When buying information systems, one of the most important things is to create unambiguous and measurable information security requirements for the contract. For example, the OWASP Application Security Verification Standard contains a good set of requirements, which can be used as a basis. The contract must also always include the right to audit the system / service you have purchased.
If you are buying maintenance for an information system or the service you are buying is SaaS-based, require the vendor to fix any security issues within a certain timeframe; for example, fixing critical issues in a week, fixing major issues in three weeks, and fixing minor issues in the next version at no extra cost. In other cases, the supplier should at least be required to correct any problems identified during the warranty period. At the same time, in both cases, agree on contractual sanctions if the requirements set out in the contract are not met.
The EU Data Protection Regulation must be taken into account when buying information systems.

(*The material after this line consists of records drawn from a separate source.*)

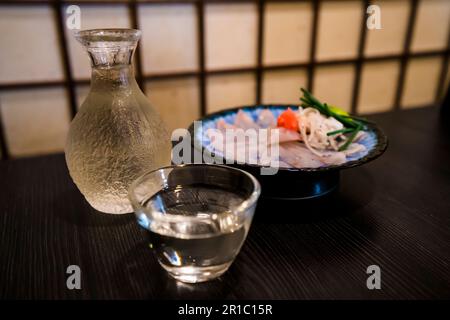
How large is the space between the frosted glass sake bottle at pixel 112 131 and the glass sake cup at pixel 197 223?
60 mm

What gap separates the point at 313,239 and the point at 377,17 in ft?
6.82

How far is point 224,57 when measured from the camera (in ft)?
6.79

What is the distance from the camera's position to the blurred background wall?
5.82 feet

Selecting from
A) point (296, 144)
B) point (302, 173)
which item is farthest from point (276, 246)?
point (296, 144)

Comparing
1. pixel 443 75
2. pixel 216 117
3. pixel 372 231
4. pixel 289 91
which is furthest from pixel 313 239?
pixel 443 75

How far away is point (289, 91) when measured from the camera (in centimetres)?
227

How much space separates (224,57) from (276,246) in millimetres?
1657

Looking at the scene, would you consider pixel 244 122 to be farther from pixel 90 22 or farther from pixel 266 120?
pixel 90 22

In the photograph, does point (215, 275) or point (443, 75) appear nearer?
point (215, 275)

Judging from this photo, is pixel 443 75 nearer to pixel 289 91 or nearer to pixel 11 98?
pixel 289 91

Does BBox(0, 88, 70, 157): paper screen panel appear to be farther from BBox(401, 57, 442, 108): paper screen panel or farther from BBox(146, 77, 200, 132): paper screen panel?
BBox(401, 57, 442, 108): paper screen panel

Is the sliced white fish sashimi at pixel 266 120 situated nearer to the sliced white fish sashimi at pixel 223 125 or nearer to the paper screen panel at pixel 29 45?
the sliced white fish sashimi at pixel 223 125

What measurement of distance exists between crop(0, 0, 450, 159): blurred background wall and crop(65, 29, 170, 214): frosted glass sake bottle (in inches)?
52.7

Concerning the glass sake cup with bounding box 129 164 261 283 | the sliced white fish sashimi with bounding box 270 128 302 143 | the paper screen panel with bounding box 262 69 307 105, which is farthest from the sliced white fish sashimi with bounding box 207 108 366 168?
the paper screen panel with bounding box 262 69 307 105
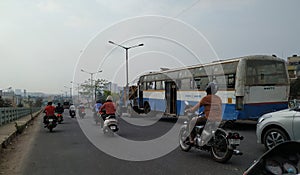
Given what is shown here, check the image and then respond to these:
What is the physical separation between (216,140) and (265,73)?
710 cm

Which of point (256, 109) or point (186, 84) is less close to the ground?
point (186, 84)

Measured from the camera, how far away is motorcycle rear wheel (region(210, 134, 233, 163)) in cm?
597

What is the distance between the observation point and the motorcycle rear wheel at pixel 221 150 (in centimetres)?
597

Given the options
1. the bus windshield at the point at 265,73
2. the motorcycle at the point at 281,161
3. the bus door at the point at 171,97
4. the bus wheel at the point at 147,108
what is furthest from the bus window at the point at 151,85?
the motorcycle at the point at 281,161

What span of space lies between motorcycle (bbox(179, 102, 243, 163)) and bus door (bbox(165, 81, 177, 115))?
9.41 metres

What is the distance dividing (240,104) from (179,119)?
20.5 ft

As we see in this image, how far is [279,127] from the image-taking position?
6.79m

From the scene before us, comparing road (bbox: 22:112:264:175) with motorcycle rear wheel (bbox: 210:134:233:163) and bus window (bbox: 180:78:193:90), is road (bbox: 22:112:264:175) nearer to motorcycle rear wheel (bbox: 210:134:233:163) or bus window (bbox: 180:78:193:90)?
motorcycle rear wheel (bbox: 210:134:233:163)

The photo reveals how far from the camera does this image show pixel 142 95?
829 inches

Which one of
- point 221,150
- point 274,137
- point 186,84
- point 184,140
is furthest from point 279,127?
point 186,84

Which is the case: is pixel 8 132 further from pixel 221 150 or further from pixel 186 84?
pixel 221 150

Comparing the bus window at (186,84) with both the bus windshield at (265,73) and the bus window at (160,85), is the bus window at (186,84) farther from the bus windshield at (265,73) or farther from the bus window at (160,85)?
the bus windshield at (265,73)

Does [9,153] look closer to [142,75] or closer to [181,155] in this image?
[181,155]

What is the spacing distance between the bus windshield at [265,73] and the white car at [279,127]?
513cm
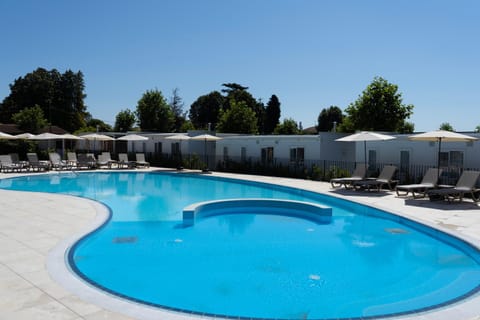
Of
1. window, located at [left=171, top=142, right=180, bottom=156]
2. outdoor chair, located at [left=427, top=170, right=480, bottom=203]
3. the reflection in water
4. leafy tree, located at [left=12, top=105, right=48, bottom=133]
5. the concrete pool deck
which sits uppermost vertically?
leafy tree, located at [left=12, top=105, right=48, bottom=133]

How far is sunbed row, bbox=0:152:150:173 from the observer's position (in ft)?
72.4

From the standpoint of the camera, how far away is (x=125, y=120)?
47.7m

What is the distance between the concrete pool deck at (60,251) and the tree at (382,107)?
Answer: 14.3 metres

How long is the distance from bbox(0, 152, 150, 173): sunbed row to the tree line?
919 centimetres

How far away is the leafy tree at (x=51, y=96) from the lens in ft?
161

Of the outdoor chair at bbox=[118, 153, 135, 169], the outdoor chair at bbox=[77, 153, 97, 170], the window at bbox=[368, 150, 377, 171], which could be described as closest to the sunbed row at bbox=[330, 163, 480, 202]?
the window at bbox=[368, 150, 377, 171]

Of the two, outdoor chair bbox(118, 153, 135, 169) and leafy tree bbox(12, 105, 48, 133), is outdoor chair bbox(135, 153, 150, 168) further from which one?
leafy tree bbox(12, 105, 48, 133)

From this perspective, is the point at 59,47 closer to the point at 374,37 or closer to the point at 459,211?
the point at 374,37

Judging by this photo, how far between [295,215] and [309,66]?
51.2 ft

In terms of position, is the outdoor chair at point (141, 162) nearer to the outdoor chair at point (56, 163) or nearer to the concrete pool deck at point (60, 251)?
the outdoor chair at point (56, 163)

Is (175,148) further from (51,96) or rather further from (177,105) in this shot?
(177,105)

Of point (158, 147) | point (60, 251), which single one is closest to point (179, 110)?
point (158, 147)

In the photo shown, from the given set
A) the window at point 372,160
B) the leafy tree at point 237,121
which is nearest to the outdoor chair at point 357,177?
the window at point 372,160

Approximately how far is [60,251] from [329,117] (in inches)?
2585
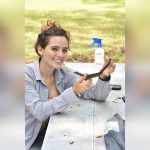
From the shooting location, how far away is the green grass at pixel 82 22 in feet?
9.66

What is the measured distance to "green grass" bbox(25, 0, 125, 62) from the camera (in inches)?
116

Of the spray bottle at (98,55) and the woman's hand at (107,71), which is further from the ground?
the spray bottle at (98,55)

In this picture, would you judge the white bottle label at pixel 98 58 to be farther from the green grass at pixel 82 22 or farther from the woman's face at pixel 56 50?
the woman's face at pixel 56 50

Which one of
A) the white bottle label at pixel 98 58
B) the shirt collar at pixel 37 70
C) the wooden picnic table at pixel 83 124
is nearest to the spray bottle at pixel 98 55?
the white bottle label at pixel 98 58

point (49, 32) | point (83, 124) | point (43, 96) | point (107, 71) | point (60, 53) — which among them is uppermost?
point (49, 32)

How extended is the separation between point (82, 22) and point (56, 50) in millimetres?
216

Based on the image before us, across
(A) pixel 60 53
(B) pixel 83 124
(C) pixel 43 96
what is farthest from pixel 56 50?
(B) pixel 83 124

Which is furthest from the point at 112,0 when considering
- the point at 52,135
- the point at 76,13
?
the point at 52,135

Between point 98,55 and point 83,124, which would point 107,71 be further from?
point 83,124

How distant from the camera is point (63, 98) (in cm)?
298

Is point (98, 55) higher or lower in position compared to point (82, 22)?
lower

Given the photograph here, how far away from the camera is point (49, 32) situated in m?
2.96

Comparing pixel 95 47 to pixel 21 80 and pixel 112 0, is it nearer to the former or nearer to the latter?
pixel 112 0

If the supplier is in the role of processor of personal data, the regulation requires the following to be clarified in the contract:
- Object and duration of processing
- Nature and purpose of processing
- Type of personal data and groups of data subjects
- Duties and rights of the controller
When concluding an agreement, also agree on compensation obligations that take into account the risks posed by the EU Data Protection Regulation. These can be reduced by transferring liability in the form of indemnities to the supplier where possible. Also, make sure that the data protection and security available is adequate for the data being processed.
Before implementing an information system or service, make sure by auditing that the requirements set out in the contract are fulfilled as promised. The audit verifies compliance with the requirements set out in the agreement. In addition to this, the security of the service must continue to be taken care of on a regular basis, for example through audits on a pre-agreed schedule.